Il est naturel que las, désabusé, privé de son meilleur appui par la mort de Julien en 1516, Léonard accepte l’invitation d’un jeune roi victorieux qui rêve de transporter dans ses châteaux de la Loire le style de vie des cours italiennes. En mai 1516, il se présente à François Ier, accompagné du jeune et beau Francesco Melzi (1493-1570), son disciple préféré, apportant quelques chefs-d’œuvre peints durant ses années nomades et qu’achètera le roi (auj. au Louvre) : la Joconde, la Vierge, l’Enfant Jésus et sainte Anne, le Saint Jean-Baptiste (et sans doute le Bacchus, transformation d’un autre Saint Jean-Baptiste). Le logement au manoir de Cloux, près d’Amboise, une très large pension et l’amitié du souverain, qui se plaît à l’écouter, lui assurent, après tant de traverses, un noble et paisible crépuscule. Une paralysie de la main l’empêche de peindre, non de créer. Projets d’escaliers monumentaux (qui peut-être inspirèrent celui de Chambord), de canal Loire-Saône, d’assèchement de la Sologne, avec création d’une ville neuve à Romorantin, proclament sa volonté de « continuer ». Mais, au printemps 1519, il tombe malade, désigne Melzi comme son exécuteur testamentaire en lui léguant tous ses manuscrits, et meurt le 2 mai. Il fut enterré dans l’église Saint-Florentin d’Amboise, et ses restes furent dispersés pendant les guerres de Religion.


Le penseur, le savant

Cette vie, glorieuse et tissée d’échecs, répond au caractère d’un homme singulier, déconcertant pour ses contemporains, qui le jugeaient hermétique, encore surprenant aujourd’hui par les témoignages qu’il a laissés de sa pensée. Son écriture inversée de gaucher a stimulé l’ingéniosité de déchiffreurs spécialisés.
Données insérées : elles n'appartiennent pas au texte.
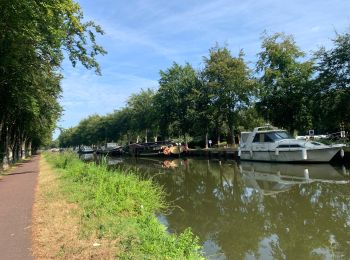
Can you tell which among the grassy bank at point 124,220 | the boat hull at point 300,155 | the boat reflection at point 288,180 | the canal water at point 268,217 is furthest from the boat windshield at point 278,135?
the grassy bank at point 124,220

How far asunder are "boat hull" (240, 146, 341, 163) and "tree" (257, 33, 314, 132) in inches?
181

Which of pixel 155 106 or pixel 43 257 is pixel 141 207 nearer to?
pixel 43 257

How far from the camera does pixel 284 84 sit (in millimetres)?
37688

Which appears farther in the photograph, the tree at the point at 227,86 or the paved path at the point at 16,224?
the tree at the point at 227,86

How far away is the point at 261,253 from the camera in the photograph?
909 cm

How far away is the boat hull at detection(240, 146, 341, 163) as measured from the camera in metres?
30.1

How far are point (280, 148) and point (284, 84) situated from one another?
22.6ft

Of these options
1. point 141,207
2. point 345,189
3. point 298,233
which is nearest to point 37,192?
point 141,207

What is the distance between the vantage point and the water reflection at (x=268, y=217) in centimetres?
940

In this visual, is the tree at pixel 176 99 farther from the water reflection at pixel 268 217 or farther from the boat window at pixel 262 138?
the water reflection at pixel 268 217

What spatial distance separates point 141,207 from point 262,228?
3.46 meters

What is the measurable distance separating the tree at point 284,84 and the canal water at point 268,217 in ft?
49.9

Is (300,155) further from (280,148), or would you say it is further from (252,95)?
(252,95)

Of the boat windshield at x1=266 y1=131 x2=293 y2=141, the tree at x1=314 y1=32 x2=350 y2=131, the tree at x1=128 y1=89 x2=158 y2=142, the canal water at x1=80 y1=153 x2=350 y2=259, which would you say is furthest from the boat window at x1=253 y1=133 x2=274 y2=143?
the tree at x1=128 y1=89 x2=158 y2=142
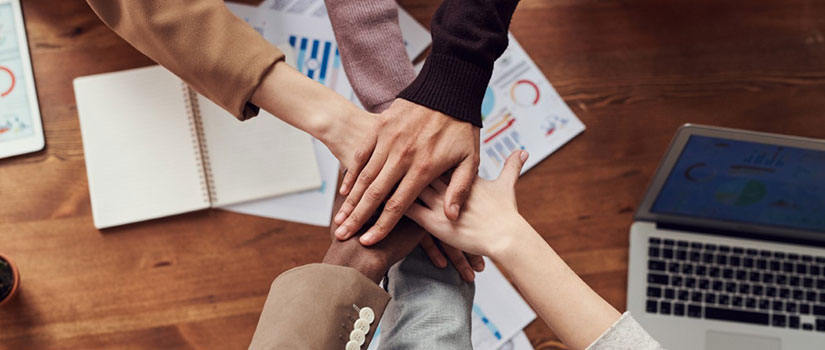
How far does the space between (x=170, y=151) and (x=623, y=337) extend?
0.74 m

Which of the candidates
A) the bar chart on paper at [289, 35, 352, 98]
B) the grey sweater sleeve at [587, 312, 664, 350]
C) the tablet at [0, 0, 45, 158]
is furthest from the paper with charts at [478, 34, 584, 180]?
the tablet at [0, 0, 45, 158]

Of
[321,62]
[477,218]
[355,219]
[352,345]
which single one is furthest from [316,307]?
[321,62]

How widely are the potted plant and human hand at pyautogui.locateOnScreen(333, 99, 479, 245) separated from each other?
51cm

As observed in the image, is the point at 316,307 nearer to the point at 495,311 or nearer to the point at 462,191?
the point at 462,191

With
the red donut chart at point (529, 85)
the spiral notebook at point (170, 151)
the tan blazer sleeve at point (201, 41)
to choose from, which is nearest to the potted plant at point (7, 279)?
the spiral notebook at point (170, 151)

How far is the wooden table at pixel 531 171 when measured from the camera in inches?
42.0

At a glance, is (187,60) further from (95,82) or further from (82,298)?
(82,298)

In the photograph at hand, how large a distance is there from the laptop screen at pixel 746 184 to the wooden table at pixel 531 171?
15 cm

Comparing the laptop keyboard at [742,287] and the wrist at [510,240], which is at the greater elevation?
the wrist at [510,240]

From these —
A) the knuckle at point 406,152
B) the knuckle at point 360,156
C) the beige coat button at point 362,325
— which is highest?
the knuckle at point 406,152

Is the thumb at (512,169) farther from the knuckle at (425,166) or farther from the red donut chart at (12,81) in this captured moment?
the red donut chart at (12,81)

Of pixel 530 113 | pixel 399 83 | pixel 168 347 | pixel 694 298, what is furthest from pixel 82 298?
pixel 694 298

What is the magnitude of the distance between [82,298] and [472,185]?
63cm

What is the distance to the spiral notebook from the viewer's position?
3.54 ft
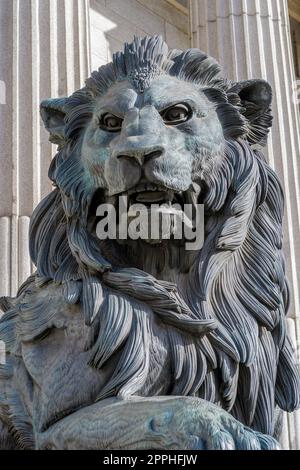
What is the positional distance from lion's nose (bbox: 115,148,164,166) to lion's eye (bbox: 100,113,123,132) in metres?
0.17

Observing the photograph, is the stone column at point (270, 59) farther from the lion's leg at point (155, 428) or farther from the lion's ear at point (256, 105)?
the lion's leg at point (155, 428)

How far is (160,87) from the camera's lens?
2.82m

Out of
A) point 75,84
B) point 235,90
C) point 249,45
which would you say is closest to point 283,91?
point 249,45

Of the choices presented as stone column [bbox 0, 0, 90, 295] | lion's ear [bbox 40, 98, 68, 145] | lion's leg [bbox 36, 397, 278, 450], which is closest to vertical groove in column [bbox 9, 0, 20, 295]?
stone column [bbox 0, 0, 90, 295]

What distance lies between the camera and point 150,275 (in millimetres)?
2703

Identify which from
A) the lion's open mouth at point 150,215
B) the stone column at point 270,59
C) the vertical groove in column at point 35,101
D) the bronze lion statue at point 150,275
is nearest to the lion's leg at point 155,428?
the bronze lion statue at point 150,275

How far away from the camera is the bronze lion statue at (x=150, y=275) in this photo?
8.63ft

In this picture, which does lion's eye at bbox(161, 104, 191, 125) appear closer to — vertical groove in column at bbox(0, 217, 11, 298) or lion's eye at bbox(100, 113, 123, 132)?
lion's eye at bbox(100, 113, 123, 132)

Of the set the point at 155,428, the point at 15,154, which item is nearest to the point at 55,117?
the point at 155,428

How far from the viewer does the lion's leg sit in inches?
88.3

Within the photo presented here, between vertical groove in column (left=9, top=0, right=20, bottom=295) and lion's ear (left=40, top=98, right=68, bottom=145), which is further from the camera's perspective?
vertical groove in column (left=9, top=0, right=20, bottom=295)

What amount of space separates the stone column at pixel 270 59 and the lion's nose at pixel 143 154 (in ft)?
13.4

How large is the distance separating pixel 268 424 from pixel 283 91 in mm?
4615
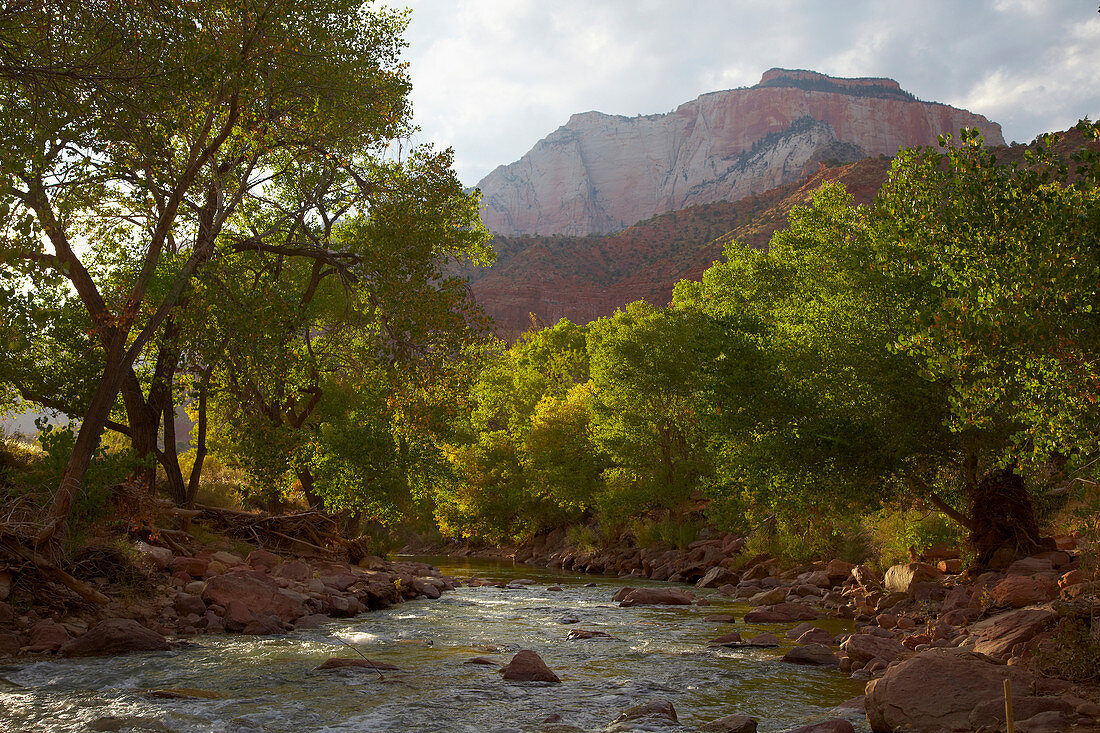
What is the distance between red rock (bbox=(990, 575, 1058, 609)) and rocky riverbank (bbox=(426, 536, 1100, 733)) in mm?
20

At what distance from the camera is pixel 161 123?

Ses carnets, nombreux, distribués entre ses admirateurs par le fils de Melzi, connurent de multiples avatars : les plus importants sont conservés à la bibliothèque Ambrosienne de Milan et à l’Institut de France ; mais plusieurs sont perdus, et d’autres n’ont été retrouvés qu’en 1967 à la Bibliothèque nationale de Madrid. Notations décousues d’observations scientifiques, accompagnées de croquis, de remarques de méthode, de réflexions philosophiques, ils nous laissent ignorer la vie et les sentiments de leur auteur. Silence qui relève de ce que Valéry appelle « les indifférences royales » de Léonard : indifférent à la gloire immédiate, aux biens de ce monde, sauf dans la mesure où ils assurent la liberté de sa recherche ; imprévisible avec ses sautes d’humeur, ses dérobades, ses alternances d’enthousiasme et de lassitude devant l’œuvre en cours, ses abandons, nés d’une exigence de perfection. Une seule passion l’anime : la connaissance totale de l’univers visible, dans ses structures et ses mouvements. C’est une « passion intellectuelle qui met en fuite la sensualité » et d’où naît « l’amour [...], qui grandit à mesure que cette connaissance devient plus certaine ».